Text block:
start
# b5 s4 02 sensor codes



## papajugs (Jul 29, 2013)

16534 - Oxygen (Lambda) Sensor B2 S1
P0150 - 35-10 - Malfunction in Circuit - Intermittent
16514 - Oxygen (Lambda) Sensor B1 S1
P0130 - 35-10 - Malfunction in Circuit - Intermittent

Anyone have any ideas about these codes? Ive replaced the entire wiring harness with oem new one. Changed to a new ecu. Replace both oxygen sensor and had warranties one come and replaced again. still nothing. I'm at a loss of what to do.

This is for a b5 s4


----------



## martdog (Dec 25, 2013)
end
Stated task 1: Echo the portion of the oxygen sensor code thread that begins at the words "Anyone have any" and stops after the words "(Dec 25, 2013)".
Stated task 2: Proceed with the oxygen sensor code thread, picking up from where it stops.

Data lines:
start
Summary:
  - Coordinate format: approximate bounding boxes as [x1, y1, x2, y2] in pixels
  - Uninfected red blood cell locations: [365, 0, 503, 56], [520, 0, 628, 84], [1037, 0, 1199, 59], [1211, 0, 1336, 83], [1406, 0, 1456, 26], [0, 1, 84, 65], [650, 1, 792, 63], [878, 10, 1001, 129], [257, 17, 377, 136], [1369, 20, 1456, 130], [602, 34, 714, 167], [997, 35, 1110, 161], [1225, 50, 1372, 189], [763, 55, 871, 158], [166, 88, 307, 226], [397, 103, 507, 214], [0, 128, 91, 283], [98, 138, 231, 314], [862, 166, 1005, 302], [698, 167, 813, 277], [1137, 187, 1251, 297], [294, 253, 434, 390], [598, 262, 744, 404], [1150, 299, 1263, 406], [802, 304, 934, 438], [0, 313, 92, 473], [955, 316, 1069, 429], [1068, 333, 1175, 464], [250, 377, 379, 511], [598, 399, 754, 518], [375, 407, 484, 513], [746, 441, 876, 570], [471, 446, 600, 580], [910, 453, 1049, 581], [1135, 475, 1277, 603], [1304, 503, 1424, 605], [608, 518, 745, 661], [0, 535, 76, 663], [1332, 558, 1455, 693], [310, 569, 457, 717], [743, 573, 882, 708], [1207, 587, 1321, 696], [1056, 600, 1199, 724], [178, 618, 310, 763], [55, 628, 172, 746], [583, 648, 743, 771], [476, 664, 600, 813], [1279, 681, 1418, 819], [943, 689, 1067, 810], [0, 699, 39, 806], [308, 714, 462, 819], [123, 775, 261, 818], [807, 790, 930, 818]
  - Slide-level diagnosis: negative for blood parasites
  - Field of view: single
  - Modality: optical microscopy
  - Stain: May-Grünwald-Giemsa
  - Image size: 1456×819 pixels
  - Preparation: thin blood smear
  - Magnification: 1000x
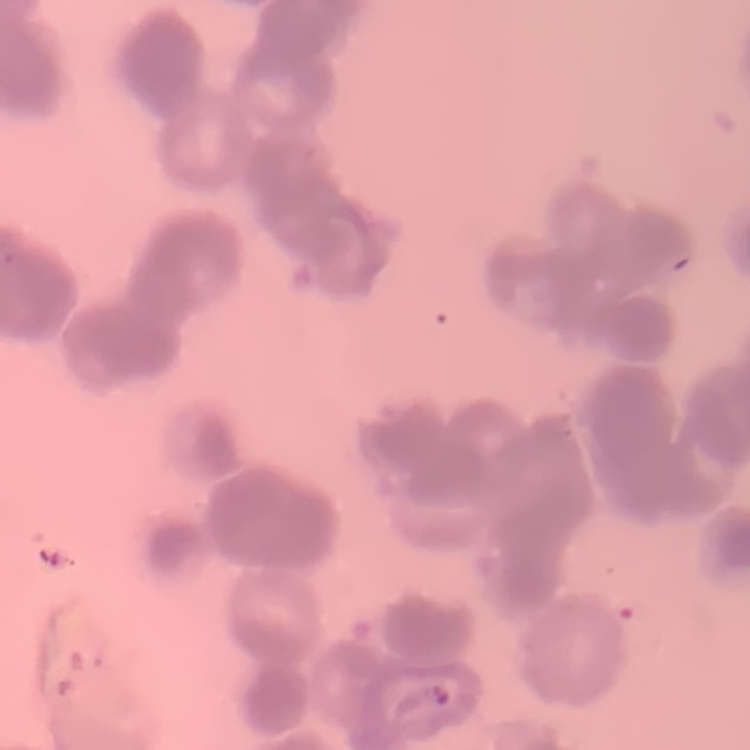
Summary:
  - Erythrocyte morphology: rouleaux formation
  - Preparation: thin blood smear
  - Image type: one tile cut from a larger photomicrograph
  - Stain: Field's or Giemsa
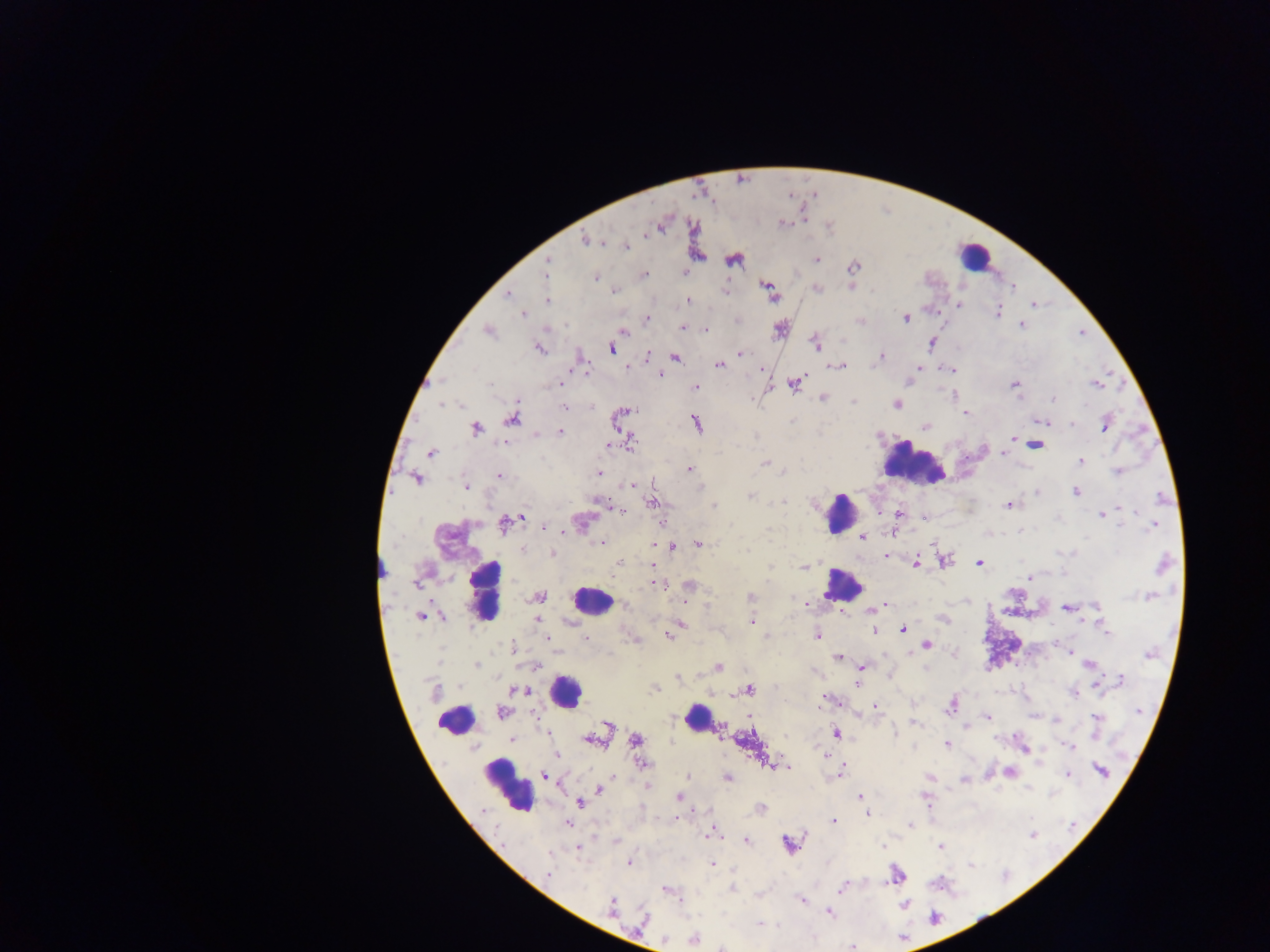

Approximate centers as {x, y} in pixels.
Summary:
  - Malaria parasite locations: {782, 223}, {585, 239}, {626, 246}, {733, 260}, {816, 260}, {547, 265}, {852, 267}, {685, 272}, {545, 274}, {644, 275}, {596, 278}, {852, 287}, {768, 288}, {817, 288}, {726, 290}, {615, 291}, {507, 294}, {772, 294}, {547, 301}, {688, 301}, {959, 304}, {1034, 305}, {998, 312}, {523, 314}, {906, 318}, {647, 319}, {860, 321}, {1022, 324}, {683, 328}, {780, 328}, {705, 329}, {489, 332}, {623, 332}, {816, 343}, {931, 343}, {539, 349}, {612, 349}, {742, 354}, {646, 357}, {675, 357}, {881, 357}, {719, 365}, {840, 366}, {628, 367}, {917, 367}, {473, 369}, {951, 370}, {660, 375}, {562, 380}, {441, 381}, {559, 384}, {795, 384}, {1096, 384}, {1014, 385}, {696, 387}, {823, 397}, {1053, 398}, {853, 402}, {441, 404}, {897, 404}, {461, 405}, {564, 407}, {628, 411}, {966, 413}, {511, 418}, {1041, 421}, {697, 424}, {1072, 424}, {1105, 425}, {925, 426}, {476, 429}, {560, 432}, {535, 433}, {1012, 439}, {631, 441}, {1017, 441}, {503, 443}, {1036, 444}, {608, 445}, {431, 453}, {1003, 455}, {1080, 461}, {766, 463}, {689, 469}, {783, 472}, {1118, 472}, {598, 473}, {500, 475}, {416, 479}, {633, 485}, {465, 487}, {1076, 492}, {1037, 493}, {750, 495}, {1163, 499}, {597, 501}, {782, 501}, {652, 503}, {1008, 505}, {713, 506}, {621, 512}, {898, 514}, {1102, 515}, {522, 517}, {1118, 524}, {503, 525}, {1152, 526}, {545, 527}, {1019, 530}, {862, 538}, {601, 542}, {698, 544}, {672, 547}, {523, 549}, {748, 551}, {552, 553}, {886, 556}, {944, 561}, {619, 563}, {916, 563}, {980, 564}, {652, 565}, {1162, 565}, {804, 567}, {1030, 578}, {416, 585}, {660, 585}, {688, 585}, {539, 597}, {751, 597}, {1150, 597}, {803, 603}, {882, 606}, {1097, 606}, {1067, 608}, {874, 609}, {420, 617}, {442, 618}, {942, 618}, {537, 621}, {751, 622}, {680, 623}, {903, 629}, {1107, 630}, {876, 631}, {818, 635}, {669, 636}, {765, 636}, {547, 638}, {586, 638}, {926, 645}, {512, 648}, {1068, 653}, {1150, 654}, {839, 657}, {1089, 664}, {477, 665}, {537, 666}, {718, 667}, {862, 667}, {678, 677}, {1121, 680}, {857, 683}, {655, 688}, {749, 689}, {519, 690}, {435, 692}, {1073, 693}, {825, 700}, {951, 706}, {875, 707}, {1139, 711}, {501, 713}, {987, 717}, {1096, 718}, {915, 722}, {608, 725}, {893, 732}, {837, 733}, {511, 740}, {636, 740}, {592, 741}, {947, 744}, {1068, 747}, {826, 754}, {557, 755}, {642, 763}, {771, 763}, {780, 766}, {787, 768}, {1101, 771}, {840, 772}, {1010, 772}, {1068, 775}, {545, 776}, {688, 777}, {929, 777}, {727, 778}, {963, 779}, {647, 787}, {600, 790}, {678, 796}, {860, 796}, {579, 802}, {761, 808}, {868, 814}, {834, 822}, {568, 824}, {910, 824}, {712, 833}, {1033, 835}, {615, 841}, {746, 841}, {789, 844}, {883, 846}, {939, 846}, {578, 849}, {628, 863}, {712, 864}, {549, 873}, {896, 876}, {842, 887}, {732, 888}, {667, 891}, {801, 900}, {904, 904}, {611, 906}, {829, 912}, {935, 917}, {643, 920}, {759, 924}, {695, 939}, {723, 947}, {852, 947}
  - Leukocyte locations (subset; some below the resolvable size): {974, 254}, {914, 464}, {840, 512}, {381, 565}, {842, 584}, {486, 592}, {591, 600}, {566, 692}, {698, 718}, {455, 720}, {508, 785}
  - Country: Ghana
  - Image size: 1270×952 pixels
  - Preparation: thick blood smear
  - Capture: mobile-phone photograph through a microscope
  - Field of view: single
State the blood parasite species.
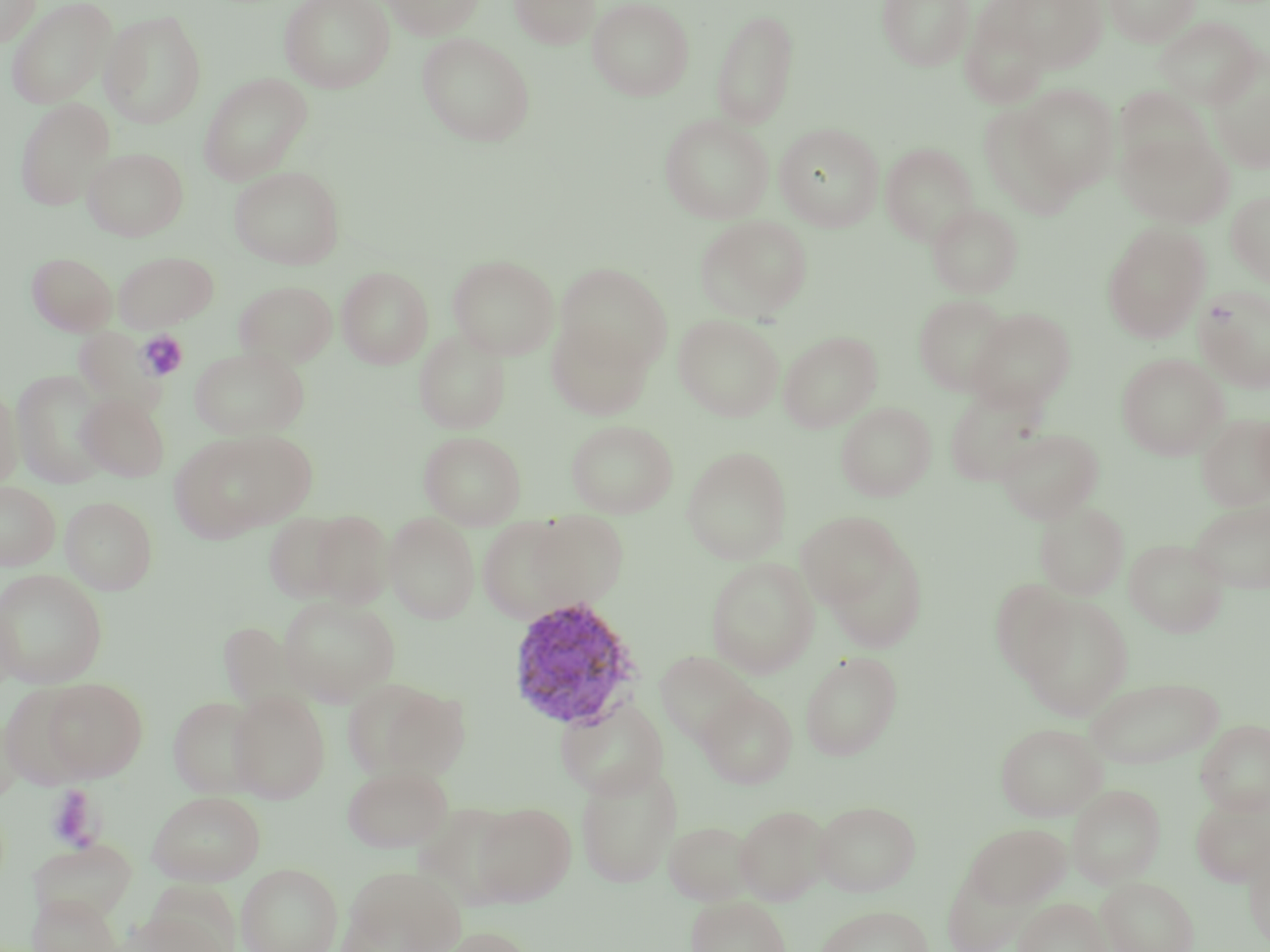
end
Written reply 1:
Anyone have any ideas about these codes? Ive replaced the entire wiring harness with oem new one. Changed to a new ecu. Replace both oxygen sensor and had warranties one come and replaced again. still nothing. I'm at a loss of what to do.

This is for a b5 s4


----------



## martdog (Dec 25, 2013)

Written reply 2:
I have a 2000 A6 and have been dealing with similar problems with those codes. I do have 3 inch downpipes and a stage 3 tune on my car and i have been suspecious if one of these elements has been causing problems. Do you have any modifications on your car.


----------



## papajugs (Jul 29, 2013)

The car has bosch 044 fuel pump, stock injectors, stock intercoolers, stock maf, srm bipipes, forge DV, oem rs4 clutch, 034 coil pack conversion, 034 throttle body boot, awe intake, 034 rs4 turbo inlet pipes, oem borg warner rs4 turbos, true bosch 4 bar fpr.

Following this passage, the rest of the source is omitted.